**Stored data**
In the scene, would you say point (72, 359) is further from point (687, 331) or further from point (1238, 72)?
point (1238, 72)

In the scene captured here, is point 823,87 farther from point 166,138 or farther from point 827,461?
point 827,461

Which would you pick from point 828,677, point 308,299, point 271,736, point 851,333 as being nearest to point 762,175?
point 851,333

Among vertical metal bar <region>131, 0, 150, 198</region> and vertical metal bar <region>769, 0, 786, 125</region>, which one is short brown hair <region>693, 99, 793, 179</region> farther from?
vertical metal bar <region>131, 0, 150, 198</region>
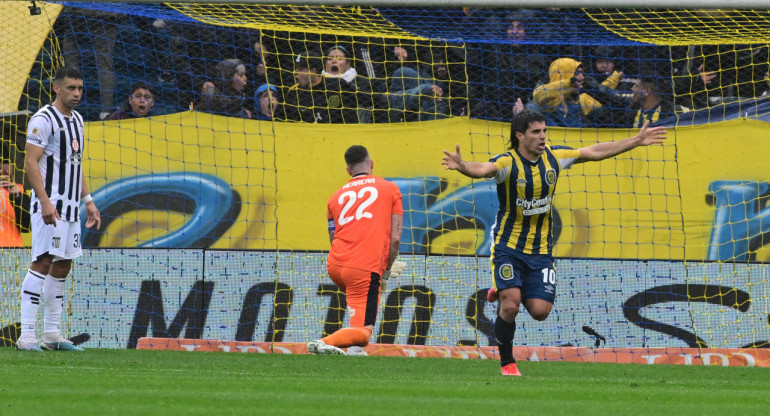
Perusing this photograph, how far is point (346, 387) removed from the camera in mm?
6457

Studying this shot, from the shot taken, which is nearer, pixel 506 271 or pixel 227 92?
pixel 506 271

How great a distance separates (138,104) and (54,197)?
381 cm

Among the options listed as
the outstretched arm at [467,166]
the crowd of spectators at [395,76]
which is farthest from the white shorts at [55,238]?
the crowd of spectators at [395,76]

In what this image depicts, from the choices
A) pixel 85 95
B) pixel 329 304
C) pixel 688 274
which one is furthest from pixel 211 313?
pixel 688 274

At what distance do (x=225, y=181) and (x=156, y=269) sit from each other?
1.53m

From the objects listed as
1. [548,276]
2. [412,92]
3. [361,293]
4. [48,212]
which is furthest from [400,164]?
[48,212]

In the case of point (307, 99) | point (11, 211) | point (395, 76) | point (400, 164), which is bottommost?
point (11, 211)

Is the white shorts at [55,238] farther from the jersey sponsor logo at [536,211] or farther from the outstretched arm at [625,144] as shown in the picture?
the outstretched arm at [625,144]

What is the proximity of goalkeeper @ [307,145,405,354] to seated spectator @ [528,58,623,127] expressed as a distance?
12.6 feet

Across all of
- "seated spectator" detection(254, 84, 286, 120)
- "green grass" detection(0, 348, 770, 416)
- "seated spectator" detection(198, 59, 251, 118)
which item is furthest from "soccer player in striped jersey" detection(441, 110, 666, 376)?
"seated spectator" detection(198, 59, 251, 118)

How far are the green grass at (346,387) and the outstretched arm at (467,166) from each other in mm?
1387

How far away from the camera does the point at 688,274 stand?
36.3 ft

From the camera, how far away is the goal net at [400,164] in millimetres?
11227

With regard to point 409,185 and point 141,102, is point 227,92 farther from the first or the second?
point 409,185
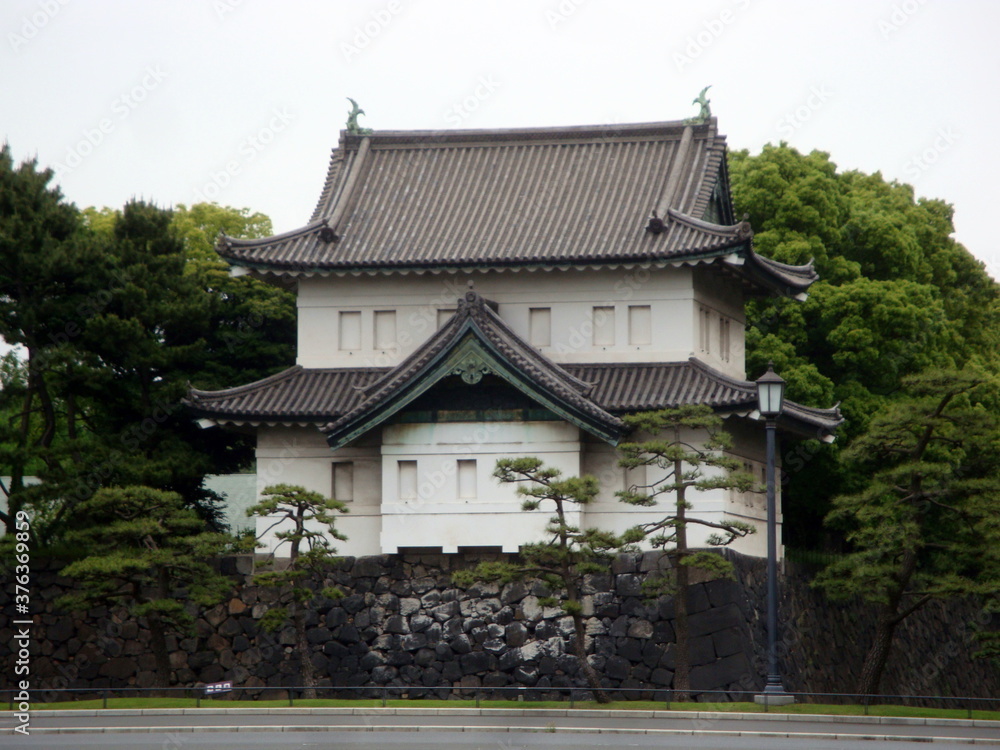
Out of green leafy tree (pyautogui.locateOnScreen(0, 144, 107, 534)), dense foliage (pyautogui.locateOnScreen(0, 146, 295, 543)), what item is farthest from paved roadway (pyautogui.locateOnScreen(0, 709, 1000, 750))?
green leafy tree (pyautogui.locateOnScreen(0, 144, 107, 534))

* * *

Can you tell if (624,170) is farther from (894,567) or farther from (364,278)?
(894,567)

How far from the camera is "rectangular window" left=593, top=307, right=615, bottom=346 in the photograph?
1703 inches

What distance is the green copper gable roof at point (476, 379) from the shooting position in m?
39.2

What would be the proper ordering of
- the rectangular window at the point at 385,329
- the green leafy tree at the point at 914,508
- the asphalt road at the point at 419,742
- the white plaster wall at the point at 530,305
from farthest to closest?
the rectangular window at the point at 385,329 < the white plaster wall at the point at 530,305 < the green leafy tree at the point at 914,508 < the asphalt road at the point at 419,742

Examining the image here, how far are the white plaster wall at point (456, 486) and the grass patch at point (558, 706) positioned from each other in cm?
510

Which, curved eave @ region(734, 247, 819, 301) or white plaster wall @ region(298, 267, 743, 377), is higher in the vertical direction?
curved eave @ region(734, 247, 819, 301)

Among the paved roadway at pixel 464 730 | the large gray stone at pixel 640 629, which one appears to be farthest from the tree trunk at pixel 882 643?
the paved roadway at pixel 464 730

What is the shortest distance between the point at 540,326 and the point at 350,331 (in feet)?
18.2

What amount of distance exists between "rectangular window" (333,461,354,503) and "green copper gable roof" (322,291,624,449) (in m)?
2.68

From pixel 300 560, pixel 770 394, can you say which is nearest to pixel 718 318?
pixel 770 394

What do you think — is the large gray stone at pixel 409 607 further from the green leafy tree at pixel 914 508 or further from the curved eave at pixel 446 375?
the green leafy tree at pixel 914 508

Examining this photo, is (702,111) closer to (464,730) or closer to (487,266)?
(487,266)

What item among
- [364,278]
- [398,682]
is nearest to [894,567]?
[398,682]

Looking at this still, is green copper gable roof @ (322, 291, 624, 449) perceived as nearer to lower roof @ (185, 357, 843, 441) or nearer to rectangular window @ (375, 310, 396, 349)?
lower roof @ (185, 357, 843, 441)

--

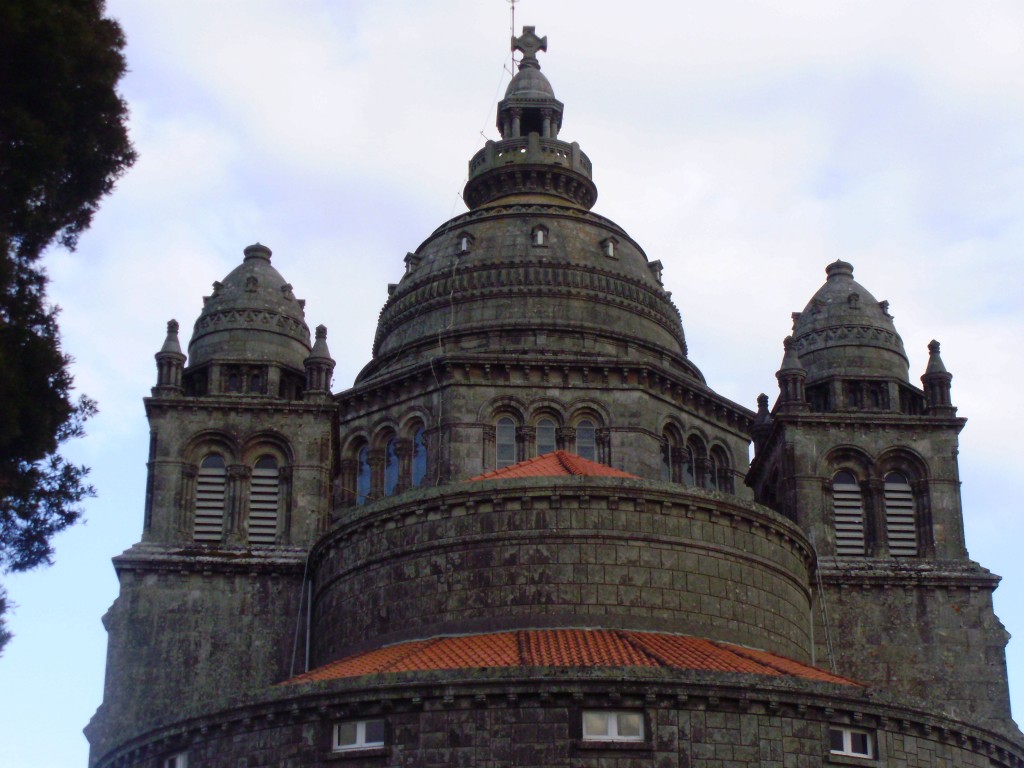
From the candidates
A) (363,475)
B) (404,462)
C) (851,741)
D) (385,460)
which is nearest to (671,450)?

**Direction**
From the records above, pick out and copy every line that contains the word "each".

**Problem solution**
At what distance do (x=225, y=181) and (x=156, y=269) sit from each other?
How far are the green grass at (346,387) and the outstretched arm at (467,166) from each other in mm?
Examining the image here, how far are the white plaster wall at point (456, 486) and the grass patch at point (558, 706) positioned from each other in cm?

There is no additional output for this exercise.